Analysts at Berenberg lowered their target price on construction firm Breedon Group Plc    from 540p to 465p on Friday following the group's trading update for the 10 months ended 31 October.
Breedon ultimately guided for full-year underlying earnings to come in roughly 4% lower than the prevailing consensus, as it said end-markets remained challenging through the year.

"The share price reaction on the day - the share price fell by c2% - suggests that these challenges were largely understood," said Berenberg, which lowered its forecasts and price target to reflect the updated guidance.

"Breedon is not suddenly a bad company, but not much has gone well for it this year. The weather, the macro and the politics have all conspired against it at various times. Clearly calling the macro inflection point has proven tricky of late, but the volume of data points would make it hard to argue we are not close to, or around, a trough."

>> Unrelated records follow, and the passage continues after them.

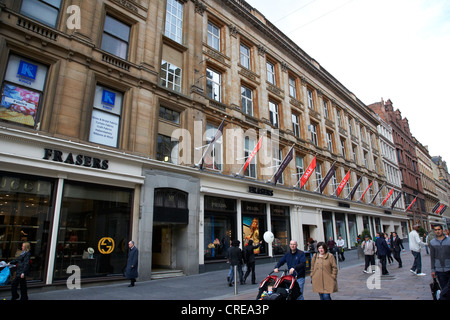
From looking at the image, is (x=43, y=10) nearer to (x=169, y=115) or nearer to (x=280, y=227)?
(x=169, y=115)

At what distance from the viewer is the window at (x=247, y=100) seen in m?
21.2

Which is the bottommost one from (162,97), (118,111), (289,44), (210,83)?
(118,111)

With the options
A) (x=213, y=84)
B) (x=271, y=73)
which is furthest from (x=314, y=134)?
(x=213, y=84)

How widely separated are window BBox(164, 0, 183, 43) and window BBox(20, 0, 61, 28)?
6.04m

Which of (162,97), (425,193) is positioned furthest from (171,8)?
(425,193)

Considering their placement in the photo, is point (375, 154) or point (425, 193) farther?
point (425, 193)

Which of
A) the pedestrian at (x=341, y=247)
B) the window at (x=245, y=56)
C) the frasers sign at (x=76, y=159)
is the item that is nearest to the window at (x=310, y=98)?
the window at (x=245, y=56)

To that end, the German bank highlighted the longer-term prospects - saying the UK government's commitment to infrastructure and housebuilding should drive demand for building materials, while it also said the publication in Ireland earlier this year of the National Development Plan could drive a significant increase in infrastructure investment, and stated that there was still "considerable potential" to grow the business in US.

Berenberg, which reiterated its 'buy' rating on the stock, said Breedon's shares trade on 10x FY 2026 price-to-earnings ratio and 6x EBITD.